Set task A:
Answer these questions using the fusing apparatus claims below:
(i) Where on the skewable roller does claim 6 place the gear assembly?
(ii) What does the pivot assembly in claim 7 enable?
(iii) In claim 8, what forms a fusing nip with the external surface of the endless fusing belt?
Set task B: Repeat word for word the part of the fusing apparatus claims below starting at "6. The fusing" and ending at "of support rollers.".

Provided text:
+---+
6. The fusing apparatus of claim 1, wherein said belt position changing
means further includes a gear assembly at a first end of said skewable
roller for moving said skewable roller from side to side relative to a
line parallel to an axis of one of said plurality of support rollers.
7. The fusing apparatus of claim 6, wherein said belt position changing
means further includes a pivot assembly at a second and opposite end of
said skewable roller for enabling side to side movement of said skewable
roller.
8. An electrostatographic reproduction machine for producing copy sheets
without belt skew defects, comprising:
(a) means including a movable image bearing member, for forming and
transferring a toner image onto a substrate; and
(b) a fusing apparatus for reducing belt skew defects on fused copies, the
fusing apparatus including:
(i) an endless fusing belt having an external surface defining a path of
movement;
(ii) a plurality of support rollers for supporting and moving said endless
fusing belt along said path of movement, said endless fusing belt as
supported having a first fusing position centered axially on said
plurality of support rollers at a first location, and at least a second
fusing position centered axially on said plurality of support rollers at a
second location spaced axially from said first location thereon;
(iii) heating means for heating said external surface of said endless
fusing belt;
(iv) a pressure roller forming a fusing nip with said external surface of
said endless fusing belt for contacting and moving therethrough toner
image carrying sheets having edges inducing wear on said external surface
of said endless fusing belt; and
(v) belt position changing means for controllably moving said endless
fusing belt axially relative to said plurality of support rollers from
said first fusing position to said at least second fusing position so as
to reduce sheet edge wear on said external surface of said endless fusing
belt, said belt position changing means comprising a rotatable and
skewable roller that is movable into and out of driven engagement with
said endless fusing belt.
+---+
Provided data:
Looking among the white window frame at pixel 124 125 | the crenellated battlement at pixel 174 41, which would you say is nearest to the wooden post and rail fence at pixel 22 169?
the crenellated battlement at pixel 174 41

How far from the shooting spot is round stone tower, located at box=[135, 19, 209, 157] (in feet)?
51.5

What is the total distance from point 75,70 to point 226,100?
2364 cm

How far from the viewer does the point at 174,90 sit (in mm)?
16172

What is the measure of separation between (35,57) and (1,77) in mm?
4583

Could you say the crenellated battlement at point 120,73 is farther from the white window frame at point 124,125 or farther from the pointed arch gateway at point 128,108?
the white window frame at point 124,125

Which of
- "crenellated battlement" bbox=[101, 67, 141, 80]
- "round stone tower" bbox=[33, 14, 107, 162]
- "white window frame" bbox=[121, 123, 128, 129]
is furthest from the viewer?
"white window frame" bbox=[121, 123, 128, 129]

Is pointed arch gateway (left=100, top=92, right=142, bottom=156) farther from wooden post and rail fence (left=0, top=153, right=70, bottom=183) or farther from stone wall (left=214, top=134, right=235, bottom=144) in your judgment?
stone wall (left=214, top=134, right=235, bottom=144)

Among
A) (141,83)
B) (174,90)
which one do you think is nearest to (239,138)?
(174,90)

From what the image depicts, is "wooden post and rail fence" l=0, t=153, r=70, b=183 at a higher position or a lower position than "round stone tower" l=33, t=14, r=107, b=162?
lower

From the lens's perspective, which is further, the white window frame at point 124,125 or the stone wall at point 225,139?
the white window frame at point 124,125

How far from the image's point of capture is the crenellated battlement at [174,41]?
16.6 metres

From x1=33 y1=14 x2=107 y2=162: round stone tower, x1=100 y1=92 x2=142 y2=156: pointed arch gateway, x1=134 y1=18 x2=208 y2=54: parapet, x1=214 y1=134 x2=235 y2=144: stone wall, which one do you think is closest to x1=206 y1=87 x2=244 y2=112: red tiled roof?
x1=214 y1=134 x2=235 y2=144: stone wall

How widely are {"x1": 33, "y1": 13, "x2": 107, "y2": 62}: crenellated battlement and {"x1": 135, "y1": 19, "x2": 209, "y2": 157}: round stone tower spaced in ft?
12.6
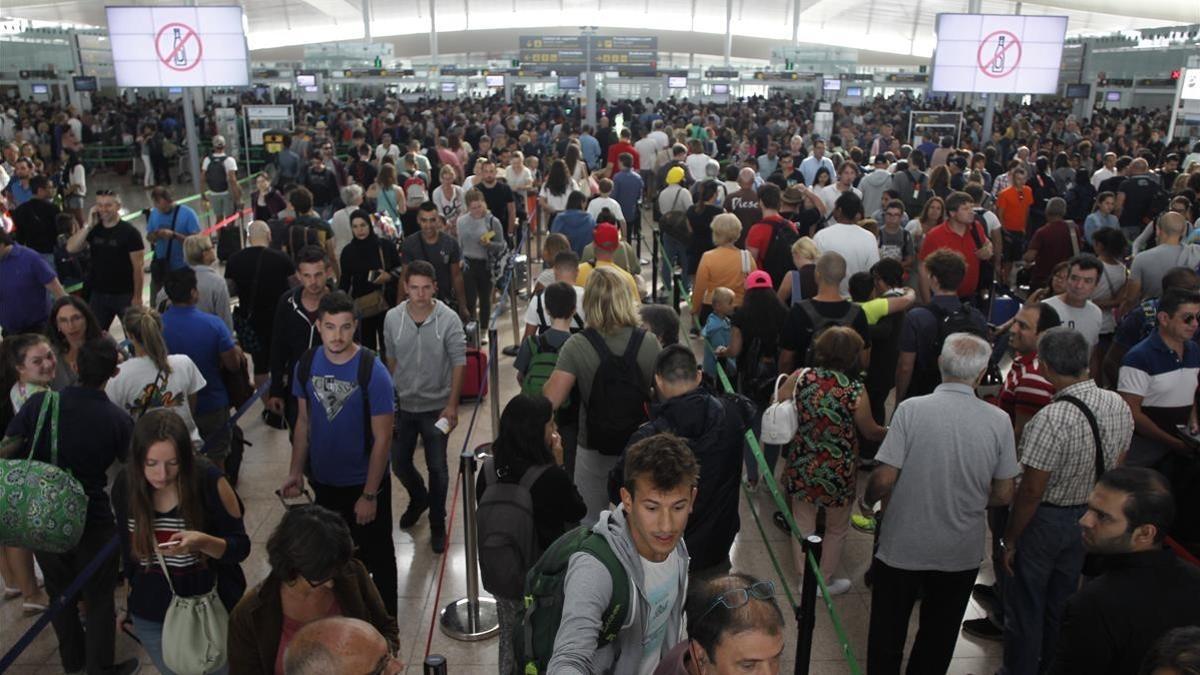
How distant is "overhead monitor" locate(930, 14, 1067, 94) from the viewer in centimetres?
1573

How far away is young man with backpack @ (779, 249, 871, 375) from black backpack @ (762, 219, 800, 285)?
189 cm

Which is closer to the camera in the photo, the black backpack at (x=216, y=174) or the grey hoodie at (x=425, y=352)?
the grey hoodie at (x=425, y=352)

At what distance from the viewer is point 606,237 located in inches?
235

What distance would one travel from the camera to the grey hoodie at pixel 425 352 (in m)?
4.95

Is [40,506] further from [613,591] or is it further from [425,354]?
[613,591]

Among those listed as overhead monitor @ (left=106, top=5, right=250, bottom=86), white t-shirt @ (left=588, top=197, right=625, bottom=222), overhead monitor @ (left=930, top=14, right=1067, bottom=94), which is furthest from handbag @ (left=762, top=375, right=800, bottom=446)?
overhead monitor @ (left=930, top=14, right=1067, bottom=94)

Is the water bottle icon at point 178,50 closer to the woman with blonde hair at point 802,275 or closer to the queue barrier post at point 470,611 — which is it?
the woman with blonde hair at point 802,275

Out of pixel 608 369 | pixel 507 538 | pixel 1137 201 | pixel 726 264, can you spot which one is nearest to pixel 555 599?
pixel 507 538

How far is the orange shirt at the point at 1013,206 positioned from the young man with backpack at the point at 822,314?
5.58 meters

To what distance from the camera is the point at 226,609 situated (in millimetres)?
3375

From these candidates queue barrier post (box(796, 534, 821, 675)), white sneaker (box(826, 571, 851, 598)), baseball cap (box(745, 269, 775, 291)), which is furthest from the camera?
baseball cap (box(745, 269, 775, 291))

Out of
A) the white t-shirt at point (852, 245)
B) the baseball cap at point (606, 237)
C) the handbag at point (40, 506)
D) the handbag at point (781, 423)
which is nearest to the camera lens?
the handbag at point (40, 506)

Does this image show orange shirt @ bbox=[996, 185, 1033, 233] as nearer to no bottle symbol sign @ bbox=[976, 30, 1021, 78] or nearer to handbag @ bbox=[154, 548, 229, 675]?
no bottle symbol sign @ bbox=[976, 30, 1021, 78]

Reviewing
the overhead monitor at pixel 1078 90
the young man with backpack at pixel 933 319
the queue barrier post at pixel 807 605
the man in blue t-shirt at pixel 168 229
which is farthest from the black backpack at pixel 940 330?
the overhead monitor at pixel 1078 90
+---+
Written answer A:
(i) At a first end of the skewable roller.
(ii) Side to side movement of the skewable roller.
(iii) A pressure roller.

Written answer B:
6. The fusing apparatus of claim 1, wherein said belt position changing
means further includes a gear assembly at a first end of said skewable
roller for moving said skewable roller from side to side relative to a
line parallel to an axis of one of said plurality of support rollers.